MarkLogic MarkMail NoSQL Database Storage Benchmark
MarkLogic 7 is an Enterprise NoSQL (“Not Only SQL”) database that has the flexibility and scalability to handle today’s data challenges that SQL-based databases were not designed to handle. It also has enterprise-grade capabilities like search, ACID transactions, failover, replication, and security to run mission-critical applications. MarkLogic combines database functionality, search, and application services in a single system. It provides the functionality enterprises need to deliver value. MarkLogic leverages existing tools, knowledge, and experience while providing a reliable, scalable, and secure platform for mission-critical data.
Companies and organizations across industries including the public sector, media, and financial services have benefited from MarkLogic’s unique architecture. Any environment that faces a combination of data volume, velocity, variety, and complexity—a data challenge known as Big Data—can be enhanced with MarkLogic. Example solutions built on MarkLogic include intelligence analysis, real-time decision support, risk management, digital asset management, digital supply chain, and content delivery.
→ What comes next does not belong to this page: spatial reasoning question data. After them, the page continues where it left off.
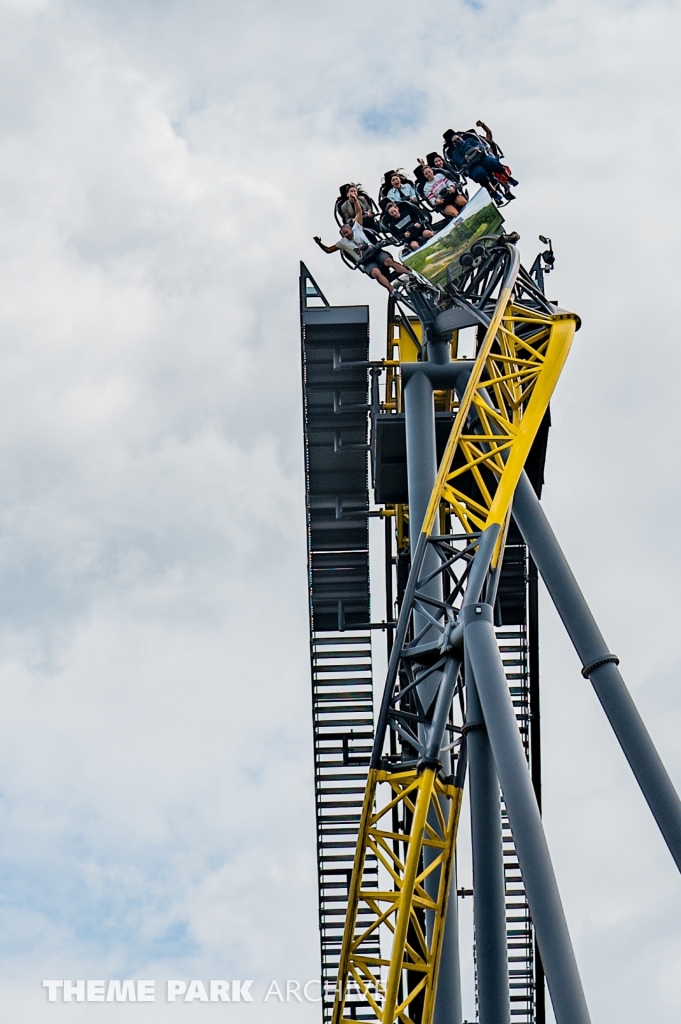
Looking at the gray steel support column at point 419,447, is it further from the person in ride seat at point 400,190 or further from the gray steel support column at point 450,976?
the gray steel support column at point 450,976

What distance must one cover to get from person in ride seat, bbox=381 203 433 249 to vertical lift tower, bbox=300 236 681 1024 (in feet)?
2.82

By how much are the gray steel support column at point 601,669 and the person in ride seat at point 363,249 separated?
4.02 meters

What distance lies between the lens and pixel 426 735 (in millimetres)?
15922

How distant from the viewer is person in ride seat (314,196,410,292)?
19750 mm

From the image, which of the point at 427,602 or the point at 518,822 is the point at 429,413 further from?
the point at 518,822

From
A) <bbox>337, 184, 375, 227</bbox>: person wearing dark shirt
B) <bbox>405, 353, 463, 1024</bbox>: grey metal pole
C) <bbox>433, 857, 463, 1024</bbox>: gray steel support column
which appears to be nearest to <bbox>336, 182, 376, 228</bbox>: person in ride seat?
<bbox>337, 184, 375, 227</bbox>: person wearing dark shirt

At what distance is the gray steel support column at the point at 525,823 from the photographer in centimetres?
1298

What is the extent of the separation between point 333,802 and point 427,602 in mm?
8505

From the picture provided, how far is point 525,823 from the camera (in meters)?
13.8

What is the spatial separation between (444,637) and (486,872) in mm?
2534

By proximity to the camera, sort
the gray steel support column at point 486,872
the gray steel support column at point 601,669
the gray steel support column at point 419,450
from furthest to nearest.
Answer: the gray steel support column at point 419,450
the gray steel support column at point 601,669
the gray steel support column at point 486,872

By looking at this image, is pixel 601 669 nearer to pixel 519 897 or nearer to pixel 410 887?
pixel 410 887

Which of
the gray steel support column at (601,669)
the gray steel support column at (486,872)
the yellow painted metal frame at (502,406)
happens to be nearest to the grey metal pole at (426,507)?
the yellow painted metal frame at (502,406)

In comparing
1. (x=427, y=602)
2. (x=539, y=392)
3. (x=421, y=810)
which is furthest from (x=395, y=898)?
(x=539, y=392)
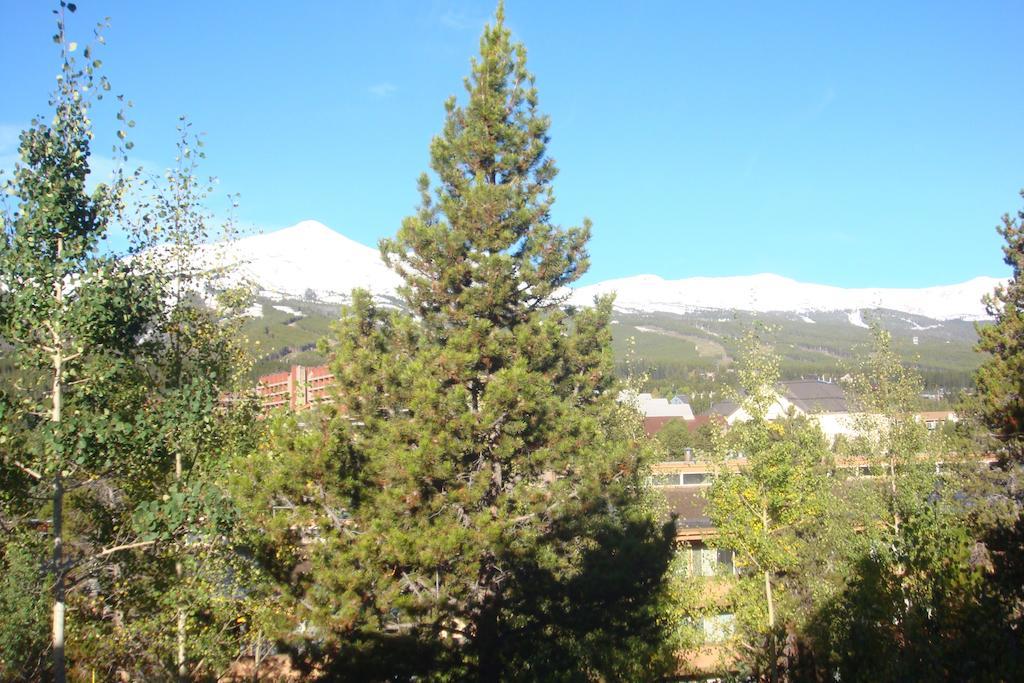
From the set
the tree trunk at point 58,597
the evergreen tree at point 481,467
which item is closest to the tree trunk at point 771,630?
the evergreen tree at point 481,467

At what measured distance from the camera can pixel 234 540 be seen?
1116cm

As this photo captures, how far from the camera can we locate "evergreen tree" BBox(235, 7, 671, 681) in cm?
1228

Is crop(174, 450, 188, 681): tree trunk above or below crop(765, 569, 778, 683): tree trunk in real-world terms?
above

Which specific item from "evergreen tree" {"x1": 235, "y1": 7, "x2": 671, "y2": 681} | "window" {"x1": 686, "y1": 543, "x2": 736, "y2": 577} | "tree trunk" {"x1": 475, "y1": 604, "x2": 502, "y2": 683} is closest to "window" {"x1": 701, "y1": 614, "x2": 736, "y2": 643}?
"window" {"x1": 686, "y1": 543, "x2": 736, "y2": 577}

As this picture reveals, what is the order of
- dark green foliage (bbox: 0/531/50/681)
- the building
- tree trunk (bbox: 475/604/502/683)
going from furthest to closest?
the building, tree trunk (bbox: 475/604/502/683), dark green foliage (bbox: 0/531/50/681)

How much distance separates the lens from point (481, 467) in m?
14.1

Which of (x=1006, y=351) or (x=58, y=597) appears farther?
(x=1006, y=351)

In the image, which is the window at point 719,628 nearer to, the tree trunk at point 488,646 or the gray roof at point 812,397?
the tree trunk at point 488,646

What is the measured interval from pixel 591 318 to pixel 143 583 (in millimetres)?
10783

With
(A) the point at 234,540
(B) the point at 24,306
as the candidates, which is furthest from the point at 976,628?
(B) the point at 24,306

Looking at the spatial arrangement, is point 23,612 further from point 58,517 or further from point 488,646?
point 488,646

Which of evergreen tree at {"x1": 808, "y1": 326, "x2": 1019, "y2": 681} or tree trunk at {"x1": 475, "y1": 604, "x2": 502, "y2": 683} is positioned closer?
evergreen tree at {"x1": 808, "y1": 326, "x2": 1019, "y2": 681}

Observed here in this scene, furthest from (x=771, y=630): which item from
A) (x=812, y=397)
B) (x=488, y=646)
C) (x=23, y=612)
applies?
(x=812, y=397)

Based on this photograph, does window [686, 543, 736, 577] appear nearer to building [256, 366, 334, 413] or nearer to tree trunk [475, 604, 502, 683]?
tree trunk [475, 604, 502, 683]
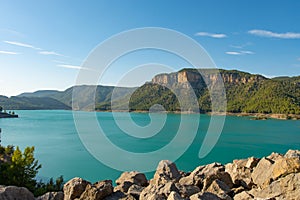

MarkLogic MarkMail Benchmark
MarkMail is a free service for searching mailing list archives. It is powered by MarkLogic Server. Each email and attachment is stored internally as an XML document. The public webpage provides search, faceted navigation etc across millions of emails from public archives. It runs on a small cluster hosted by MarkLogic Corporation.
The MarkMail benchmark creates a MarkMail database and ingests millions of emails and attachments into this database using the MarkLogic Content Pump (mlcp). The data set we are using in this benchmark is a large email corpus created by MarkLogic. The MarkMail load is scaled by increasing the number of MarkLogic nodes and / or available I/O bandwidth. As the MarkLogic resources are scaled the number of mlcp threads is increased to achieve higher ingest rates.
The ingestion is I/O intensive. I/O is broken down into three categories:
- Initially documents are ingested into in-memory stands and the only disk writes are Journal saves.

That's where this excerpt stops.